▶ _Passage to read_
If we use 5-15 PCs, then how do we represent all of these dimensions visually? I understand that with 2-3 dimensions we can put the data onto a single graph, so with this number of dimensions would we have to draw out many different graphs during the analysis stage? How would we present all of these dimensions in a research project?
Or do we put the large amount (5-15) of PCs into t-SNE and UMAP to further reduce dimensionality until we are able to create one singular 2-D graph (2 dimensions)?
You got it right! Chipster (and the corresponding Seurat vignettes) give you few different plots for estimating the (true) dimensionality of the data, i.e. how many PCs to use for the next steps of the analysis. These plots usually show one or two components at once, and for example the heatmaps are plotted for first 12 PCs by default (you can tune this). I suppose it would be enough to show some of the plots to justify the choice for the number of PCs. So PCA is step 1 in reducing the dimensions, so that clustering step won't take for ever and struggle with the excess of information. Different plots showing the PCs are there to help you to choose the number of PCs you want to continue the analysis with: whether it's 10, or 15, or 50 first principal components. After clustering, tSNE and UMAP are used for visualisation: to really show the data in 2D (step 2 in dimension reduction).

▶ _Task to carry out_
Reproduce the entire forum thread on visualizing principal components word for word.

(Saved entries)

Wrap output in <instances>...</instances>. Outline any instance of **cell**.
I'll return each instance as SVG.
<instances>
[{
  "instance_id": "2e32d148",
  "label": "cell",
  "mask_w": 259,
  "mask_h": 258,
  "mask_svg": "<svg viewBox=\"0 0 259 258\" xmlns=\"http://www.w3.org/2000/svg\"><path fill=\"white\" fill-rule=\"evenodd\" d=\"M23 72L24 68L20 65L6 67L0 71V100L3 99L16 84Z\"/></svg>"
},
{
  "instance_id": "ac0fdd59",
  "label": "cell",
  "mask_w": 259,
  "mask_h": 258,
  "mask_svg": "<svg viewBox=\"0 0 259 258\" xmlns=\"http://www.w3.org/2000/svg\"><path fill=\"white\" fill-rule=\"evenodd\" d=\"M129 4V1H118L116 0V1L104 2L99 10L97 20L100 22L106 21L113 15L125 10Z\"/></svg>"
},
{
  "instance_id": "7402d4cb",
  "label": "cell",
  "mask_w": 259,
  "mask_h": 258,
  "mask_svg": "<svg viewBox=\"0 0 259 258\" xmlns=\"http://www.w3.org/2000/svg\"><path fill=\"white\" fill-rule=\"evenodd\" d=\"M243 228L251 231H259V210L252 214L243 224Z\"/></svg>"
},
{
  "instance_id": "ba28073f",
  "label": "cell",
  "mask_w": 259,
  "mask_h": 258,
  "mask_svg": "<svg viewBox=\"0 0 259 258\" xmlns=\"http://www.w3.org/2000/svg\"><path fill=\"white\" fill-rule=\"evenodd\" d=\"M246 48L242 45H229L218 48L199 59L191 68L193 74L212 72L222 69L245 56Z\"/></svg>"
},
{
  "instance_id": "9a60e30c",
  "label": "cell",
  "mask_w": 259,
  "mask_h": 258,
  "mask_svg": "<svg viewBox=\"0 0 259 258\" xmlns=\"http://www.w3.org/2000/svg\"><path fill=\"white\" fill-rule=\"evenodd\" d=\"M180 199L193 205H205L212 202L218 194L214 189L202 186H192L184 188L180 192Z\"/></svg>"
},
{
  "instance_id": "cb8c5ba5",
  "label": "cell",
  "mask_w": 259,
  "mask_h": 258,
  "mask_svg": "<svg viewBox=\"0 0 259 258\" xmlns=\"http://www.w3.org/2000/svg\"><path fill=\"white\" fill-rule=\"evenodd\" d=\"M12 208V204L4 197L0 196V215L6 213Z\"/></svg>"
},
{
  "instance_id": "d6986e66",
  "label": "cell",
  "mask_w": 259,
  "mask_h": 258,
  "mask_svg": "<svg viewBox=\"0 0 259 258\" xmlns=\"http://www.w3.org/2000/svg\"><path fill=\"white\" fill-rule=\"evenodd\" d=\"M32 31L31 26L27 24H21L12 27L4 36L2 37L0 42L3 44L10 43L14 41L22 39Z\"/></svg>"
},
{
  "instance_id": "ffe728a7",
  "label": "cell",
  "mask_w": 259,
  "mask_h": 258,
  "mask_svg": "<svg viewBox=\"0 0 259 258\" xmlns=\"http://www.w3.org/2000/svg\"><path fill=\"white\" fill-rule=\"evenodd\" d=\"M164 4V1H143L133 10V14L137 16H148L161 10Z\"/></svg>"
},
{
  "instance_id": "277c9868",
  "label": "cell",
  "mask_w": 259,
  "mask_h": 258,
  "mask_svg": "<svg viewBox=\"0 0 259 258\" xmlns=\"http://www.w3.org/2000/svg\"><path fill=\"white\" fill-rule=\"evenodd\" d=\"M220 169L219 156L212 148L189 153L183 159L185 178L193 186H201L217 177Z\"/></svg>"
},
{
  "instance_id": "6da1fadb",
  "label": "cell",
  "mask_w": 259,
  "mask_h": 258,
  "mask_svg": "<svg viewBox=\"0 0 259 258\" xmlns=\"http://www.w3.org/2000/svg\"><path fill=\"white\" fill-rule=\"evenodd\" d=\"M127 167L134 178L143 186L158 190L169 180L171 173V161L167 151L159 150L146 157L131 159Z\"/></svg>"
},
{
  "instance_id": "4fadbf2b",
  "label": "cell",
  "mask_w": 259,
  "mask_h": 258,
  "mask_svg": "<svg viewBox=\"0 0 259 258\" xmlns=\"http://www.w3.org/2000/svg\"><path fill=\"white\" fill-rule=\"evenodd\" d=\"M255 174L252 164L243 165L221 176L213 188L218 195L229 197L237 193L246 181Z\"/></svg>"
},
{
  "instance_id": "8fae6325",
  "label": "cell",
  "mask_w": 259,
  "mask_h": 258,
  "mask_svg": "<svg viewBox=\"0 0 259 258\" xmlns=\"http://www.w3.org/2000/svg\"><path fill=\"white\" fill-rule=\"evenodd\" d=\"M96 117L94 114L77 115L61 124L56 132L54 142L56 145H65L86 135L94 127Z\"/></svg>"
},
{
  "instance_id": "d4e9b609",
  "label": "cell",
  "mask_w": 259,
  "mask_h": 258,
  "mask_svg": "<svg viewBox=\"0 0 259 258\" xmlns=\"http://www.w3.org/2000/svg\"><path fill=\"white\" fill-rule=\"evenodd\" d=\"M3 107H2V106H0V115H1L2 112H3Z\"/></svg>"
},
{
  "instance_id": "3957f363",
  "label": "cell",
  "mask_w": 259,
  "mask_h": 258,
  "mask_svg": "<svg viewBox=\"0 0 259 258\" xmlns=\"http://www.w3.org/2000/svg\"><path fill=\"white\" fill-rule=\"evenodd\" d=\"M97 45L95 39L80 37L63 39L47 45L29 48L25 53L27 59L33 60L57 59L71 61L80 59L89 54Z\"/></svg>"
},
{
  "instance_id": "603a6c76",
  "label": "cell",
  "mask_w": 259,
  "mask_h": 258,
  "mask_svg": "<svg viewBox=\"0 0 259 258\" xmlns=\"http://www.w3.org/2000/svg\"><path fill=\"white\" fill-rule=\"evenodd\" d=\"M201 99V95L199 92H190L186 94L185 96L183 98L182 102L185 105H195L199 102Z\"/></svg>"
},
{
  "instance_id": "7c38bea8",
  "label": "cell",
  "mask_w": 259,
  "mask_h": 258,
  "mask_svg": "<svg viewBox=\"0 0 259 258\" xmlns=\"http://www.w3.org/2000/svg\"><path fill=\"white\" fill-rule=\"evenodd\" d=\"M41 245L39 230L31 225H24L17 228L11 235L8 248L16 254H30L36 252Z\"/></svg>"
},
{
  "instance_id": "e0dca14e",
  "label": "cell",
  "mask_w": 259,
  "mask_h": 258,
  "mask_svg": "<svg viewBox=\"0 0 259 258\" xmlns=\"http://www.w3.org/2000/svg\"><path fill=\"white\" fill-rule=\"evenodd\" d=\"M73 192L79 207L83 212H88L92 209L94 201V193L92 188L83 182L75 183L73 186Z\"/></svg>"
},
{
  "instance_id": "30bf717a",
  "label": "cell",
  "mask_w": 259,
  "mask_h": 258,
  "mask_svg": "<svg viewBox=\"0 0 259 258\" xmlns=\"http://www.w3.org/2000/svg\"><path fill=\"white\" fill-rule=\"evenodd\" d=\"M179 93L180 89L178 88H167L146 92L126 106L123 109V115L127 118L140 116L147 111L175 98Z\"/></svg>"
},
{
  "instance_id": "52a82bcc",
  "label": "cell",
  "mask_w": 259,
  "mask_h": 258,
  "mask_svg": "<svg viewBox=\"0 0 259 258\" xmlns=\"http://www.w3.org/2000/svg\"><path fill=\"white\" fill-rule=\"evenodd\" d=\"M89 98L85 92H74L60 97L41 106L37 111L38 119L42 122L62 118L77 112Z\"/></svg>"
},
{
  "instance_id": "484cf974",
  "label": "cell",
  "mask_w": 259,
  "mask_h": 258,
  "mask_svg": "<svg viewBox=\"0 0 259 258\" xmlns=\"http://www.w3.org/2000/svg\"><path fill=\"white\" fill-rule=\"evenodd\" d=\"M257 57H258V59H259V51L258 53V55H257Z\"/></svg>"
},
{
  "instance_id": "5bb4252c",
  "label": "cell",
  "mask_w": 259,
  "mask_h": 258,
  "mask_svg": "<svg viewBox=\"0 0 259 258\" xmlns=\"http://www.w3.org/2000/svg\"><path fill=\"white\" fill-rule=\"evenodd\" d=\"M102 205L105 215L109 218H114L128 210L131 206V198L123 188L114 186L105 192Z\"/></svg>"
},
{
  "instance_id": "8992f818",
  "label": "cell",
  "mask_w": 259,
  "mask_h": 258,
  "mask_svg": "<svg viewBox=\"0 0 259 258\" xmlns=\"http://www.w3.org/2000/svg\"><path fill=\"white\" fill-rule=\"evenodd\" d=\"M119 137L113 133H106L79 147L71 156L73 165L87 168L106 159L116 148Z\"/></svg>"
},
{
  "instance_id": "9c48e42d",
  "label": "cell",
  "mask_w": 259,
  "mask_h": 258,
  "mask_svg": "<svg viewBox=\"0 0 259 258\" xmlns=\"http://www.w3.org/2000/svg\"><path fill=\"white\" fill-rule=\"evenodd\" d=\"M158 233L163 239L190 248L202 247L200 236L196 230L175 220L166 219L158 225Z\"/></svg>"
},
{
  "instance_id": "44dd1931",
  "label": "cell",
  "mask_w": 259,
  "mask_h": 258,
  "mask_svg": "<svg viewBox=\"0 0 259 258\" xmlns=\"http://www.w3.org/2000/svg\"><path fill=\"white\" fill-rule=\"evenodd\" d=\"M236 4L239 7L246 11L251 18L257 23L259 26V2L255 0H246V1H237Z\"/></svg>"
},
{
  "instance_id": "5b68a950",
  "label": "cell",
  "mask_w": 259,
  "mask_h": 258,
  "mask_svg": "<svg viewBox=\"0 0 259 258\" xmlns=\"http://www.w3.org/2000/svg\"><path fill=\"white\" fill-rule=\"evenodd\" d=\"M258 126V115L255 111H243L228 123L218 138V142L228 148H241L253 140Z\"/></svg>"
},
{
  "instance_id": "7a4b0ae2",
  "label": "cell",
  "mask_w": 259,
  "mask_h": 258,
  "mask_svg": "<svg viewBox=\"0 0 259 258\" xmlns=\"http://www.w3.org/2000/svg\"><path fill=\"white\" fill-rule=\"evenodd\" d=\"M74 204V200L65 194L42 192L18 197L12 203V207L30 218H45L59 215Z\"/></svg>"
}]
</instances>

▶ _Written response_
If we use 5-15 PCs, then how do we represent all of these dimensions visually? I understand that with 2-3 dimensions we can put the data onto a single graph, so with this number of dimensions would we have to draw out many different graphs during the analysis stage? How would we present all of these dimensions in a research project?
Or do we put the large amount (5-15) of PCs into t-SNE and UMAP to further reduce dimensionality until we are able to create one singular 2-D graph (2 dimensions)?
You got it right! Chipster (and the corresponding Seurat vignettes) give you few different plots for estimating the (true) dimensionality of the data, i.e. how many PCs to use for the next steps of the analysis. These plots usually show one or two components at once, and for example the heatmaps are plotted for first 12 PCs by default (you can tune this). I suppose it would be enough to show some of the plots to justify the choice for the number of PCs. So PCA is step 1 in reducing the dimensions, so that clustering step won't take for ever and struggle with the excess of information. Different plots showing the PCs are there to help you to choose the number of PCs you want to continue the analysis with: whether it's 10, or 15, or 50 first principal components. After clustering, tSNE and UMAP are used for visualisation: to really show the data in 2D (step 2 in dimension reduction).